Please lay out as a JSON list of strings, one string per line and with blank lines left out, everything in the records from the line that contains "Which is farthest from point (716, 253) of" down to the line that contains "67.9 metres", both included.

**Spatial question records**
------------------------------

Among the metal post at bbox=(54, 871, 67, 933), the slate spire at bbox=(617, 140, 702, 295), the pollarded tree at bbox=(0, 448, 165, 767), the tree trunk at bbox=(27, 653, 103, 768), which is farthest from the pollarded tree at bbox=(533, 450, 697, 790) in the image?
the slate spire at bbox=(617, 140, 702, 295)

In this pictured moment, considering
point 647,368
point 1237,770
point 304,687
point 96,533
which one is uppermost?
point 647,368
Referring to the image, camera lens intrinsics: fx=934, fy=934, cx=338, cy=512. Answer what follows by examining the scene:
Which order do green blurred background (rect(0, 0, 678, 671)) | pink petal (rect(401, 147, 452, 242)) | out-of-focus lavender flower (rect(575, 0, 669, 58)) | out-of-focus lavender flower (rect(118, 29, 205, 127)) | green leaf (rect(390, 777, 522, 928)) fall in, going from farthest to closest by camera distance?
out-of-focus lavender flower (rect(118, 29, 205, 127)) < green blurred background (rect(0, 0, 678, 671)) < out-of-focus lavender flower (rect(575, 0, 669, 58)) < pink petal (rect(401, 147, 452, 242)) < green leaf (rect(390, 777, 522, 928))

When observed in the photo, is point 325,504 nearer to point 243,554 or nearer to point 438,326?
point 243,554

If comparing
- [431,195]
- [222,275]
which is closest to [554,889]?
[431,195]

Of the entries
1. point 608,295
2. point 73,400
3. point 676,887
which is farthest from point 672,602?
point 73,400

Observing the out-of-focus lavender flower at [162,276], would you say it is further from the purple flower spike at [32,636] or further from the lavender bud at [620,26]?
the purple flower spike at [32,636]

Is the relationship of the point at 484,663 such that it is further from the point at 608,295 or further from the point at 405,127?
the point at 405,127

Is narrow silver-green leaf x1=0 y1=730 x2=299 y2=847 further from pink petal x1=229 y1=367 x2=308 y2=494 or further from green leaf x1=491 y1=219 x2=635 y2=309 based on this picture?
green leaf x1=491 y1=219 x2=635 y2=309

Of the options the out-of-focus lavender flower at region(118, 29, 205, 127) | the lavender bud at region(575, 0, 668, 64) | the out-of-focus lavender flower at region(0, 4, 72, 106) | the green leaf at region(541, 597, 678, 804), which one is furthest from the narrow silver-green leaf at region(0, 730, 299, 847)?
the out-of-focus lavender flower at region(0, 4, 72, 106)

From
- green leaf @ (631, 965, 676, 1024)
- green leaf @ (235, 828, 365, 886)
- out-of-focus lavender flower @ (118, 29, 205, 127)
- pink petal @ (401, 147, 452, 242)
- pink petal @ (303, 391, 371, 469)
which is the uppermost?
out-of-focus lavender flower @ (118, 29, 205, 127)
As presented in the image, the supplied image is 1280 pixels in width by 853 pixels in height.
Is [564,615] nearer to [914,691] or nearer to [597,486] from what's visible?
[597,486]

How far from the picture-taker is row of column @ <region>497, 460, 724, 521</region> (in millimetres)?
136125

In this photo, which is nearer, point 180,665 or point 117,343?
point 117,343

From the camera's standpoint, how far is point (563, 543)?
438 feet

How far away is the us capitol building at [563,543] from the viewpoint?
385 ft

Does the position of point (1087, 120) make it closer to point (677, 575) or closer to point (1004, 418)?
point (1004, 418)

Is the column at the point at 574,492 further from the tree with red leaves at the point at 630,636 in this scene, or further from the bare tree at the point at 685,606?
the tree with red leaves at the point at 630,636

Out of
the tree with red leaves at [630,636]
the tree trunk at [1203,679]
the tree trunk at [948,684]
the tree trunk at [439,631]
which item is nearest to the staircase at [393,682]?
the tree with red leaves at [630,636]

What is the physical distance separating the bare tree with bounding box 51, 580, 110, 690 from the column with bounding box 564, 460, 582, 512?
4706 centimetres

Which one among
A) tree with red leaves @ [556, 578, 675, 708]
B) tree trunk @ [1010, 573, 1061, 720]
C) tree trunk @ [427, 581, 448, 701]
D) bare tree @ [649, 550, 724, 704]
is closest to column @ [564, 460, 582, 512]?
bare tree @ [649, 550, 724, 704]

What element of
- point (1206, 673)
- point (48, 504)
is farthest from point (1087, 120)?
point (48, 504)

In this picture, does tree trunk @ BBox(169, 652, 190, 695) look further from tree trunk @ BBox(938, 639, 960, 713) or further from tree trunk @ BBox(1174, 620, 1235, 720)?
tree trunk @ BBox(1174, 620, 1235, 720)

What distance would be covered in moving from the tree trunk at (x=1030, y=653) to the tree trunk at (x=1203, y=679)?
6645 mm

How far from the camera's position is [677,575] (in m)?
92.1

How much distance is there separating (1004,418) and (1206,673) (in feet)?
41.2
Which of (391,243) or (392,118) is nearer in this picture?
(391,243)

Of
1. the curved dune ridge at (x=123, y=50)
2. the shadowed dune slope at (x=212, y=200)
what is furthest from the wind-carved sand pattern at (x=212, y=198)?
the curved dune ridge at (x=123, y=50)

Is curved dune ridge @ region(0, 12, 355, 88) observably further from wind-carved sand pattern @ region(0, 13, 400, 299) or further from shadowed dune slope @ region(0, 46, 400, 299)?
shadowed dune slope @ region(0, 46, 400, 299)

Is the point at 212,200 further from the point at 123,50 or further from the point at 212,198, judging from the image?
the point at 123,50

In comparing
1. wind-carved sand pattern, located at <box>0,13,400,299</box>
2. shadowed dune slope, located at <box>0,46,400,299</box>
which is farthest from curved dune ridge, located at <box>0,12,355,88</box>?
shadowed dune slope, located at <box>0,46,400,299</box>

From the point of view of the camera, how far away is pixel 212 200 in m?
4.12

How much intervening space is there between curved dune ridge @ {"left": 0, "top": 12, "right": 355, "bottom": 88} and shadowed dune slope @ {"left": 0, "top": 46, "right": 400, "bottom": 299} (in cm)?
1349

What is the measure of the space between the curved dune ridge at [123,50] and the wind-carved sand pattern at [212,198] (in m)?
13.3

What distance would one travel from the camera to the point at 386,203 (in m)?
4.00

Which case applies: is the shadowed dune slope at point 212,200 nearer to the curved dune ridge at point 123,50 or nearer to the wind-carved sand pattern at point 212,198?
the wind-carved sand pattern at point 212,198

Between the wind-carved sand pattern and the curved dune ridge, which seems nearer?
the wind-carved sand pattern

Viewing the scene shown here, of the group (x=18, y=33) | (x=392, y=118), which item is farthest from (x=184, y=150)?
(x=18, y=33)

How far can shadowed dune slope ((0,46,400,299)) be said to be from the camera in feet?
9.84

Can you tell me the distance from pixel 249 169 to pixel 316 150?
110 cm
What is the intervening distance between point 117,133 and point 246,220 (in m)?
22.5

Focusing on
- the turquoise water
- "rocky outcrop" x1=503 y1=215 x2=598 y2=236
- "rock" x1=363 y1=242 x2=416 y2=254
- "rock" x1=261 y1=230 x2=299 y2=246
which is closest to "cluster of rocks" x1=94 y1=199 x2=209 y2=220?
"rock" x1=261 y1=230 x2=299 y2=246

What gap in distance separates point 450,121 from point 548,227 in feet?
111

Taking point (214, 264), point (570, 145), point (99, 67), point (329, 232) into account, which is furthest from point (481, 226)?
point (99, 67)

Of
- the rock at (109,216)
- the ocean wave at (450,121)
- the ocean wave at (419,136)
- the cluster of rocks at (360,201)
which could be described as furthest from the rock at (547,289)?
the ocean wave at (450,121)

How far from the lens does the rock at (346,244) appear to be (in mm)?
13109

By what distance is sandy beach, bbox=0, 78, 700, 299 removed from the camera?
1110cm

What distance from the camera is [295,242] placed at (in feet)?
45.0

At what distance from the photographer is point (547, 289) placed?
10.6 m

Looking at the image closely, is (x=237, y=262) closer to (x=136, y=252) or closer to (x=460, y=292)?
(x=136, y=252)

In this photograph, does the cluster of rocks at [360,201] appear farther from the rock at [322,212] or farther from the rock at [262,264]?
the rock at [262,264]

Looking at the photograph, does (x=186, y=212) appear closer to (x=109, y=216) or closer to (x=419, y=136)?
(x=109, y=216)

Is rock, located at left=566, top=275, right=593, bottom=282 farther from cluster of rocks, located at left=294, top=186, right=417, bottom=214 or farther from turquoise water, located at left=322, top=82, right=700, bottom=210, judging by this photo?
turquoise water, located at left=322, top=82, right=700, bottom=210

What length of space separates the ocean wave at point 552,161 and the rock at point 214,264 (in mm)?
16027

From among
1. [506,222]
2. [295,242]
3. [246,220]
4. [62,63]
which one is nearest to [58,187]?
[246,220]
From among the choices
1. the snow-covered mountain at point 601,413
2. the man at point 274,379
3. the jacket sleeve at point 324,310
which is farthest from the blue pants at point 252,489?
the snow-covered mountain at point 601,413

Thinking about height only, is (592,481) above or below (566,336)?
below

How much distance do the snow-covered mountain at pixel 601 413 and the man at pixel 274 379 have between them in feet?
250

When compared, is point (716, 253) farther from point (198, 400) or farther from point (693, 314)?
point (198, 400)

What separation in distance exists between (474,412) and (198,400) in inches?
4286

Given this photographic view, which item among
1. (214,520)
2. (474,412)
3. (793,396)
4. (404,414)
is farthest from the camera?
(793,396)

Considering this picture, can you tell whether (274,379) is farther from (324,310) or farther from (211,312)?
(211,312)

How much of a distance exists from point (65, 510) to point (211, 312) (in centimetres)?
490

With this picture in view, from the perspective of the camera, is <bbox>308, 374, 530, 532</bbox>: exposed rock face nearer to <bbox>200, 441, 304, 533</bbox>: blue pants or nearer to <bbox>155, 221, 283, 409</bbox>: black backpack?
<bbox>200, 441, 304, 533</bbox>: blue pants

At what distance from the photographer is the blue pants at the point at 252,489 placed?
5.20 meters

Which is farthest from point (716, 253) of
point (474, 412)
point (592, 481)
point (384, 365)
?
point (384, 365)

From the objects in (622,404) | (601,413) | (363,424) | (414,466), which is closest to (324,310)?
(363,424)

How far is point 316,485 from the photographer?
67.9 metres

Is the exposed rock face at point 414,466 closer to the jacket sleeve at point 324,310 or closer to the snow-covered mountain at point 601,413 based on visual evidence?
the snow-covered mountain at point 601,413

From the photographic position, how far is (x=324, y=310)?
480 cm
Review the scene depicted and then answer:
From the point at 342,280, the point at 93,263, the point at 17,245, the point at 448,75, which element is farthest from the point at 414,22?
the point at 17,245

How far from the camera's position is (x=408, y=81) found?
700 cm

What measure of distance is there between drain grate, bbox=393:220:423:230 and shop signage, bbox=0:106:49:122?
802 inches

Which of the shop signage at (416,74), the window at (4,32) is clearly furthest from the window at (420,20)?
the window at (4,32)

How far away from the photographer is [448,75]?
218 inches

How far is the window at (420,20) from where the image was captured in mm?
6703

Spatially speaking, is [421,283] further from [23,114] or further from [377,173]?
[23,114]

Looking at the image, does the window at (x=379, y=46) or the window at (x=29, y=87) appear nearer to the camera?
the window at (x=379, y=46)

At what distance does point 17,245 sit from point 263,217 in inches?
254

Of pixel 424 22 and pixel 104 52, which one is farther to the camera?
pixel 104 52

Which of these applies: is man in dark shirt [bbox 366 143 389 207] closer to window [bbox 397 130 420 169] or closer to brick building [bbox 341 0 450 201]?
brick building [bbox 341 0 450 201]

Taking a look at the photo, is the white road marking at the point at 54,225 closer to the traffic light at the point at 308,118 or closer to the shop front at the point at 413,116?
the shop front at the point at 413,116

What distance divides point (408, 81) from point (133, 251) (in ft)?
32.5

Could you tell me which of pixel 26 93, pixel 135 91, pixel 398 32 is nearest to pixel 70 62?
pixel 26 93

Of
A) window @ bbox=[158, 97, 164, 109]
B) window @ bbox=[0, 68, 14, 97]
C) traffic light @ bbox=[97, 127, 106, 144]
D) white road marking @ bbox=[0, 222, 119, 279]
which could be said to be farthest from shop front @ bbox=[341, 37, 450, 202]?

------------------------------

**Correct response**
[
  "Which is farthest from point (716, 253) of",
  "point (474, 412)",
  "point (592, 481)",
  "point (384, 365)",
  "?",
  "point (384, 365)",
  "From the objects in (622,404) | (601,413) | (363,424) | (414,466), which is closest to (324,310)?",
  "(363,424)",
  "How far is point 316,485 from the photographer?",
  "67.9 metres"
]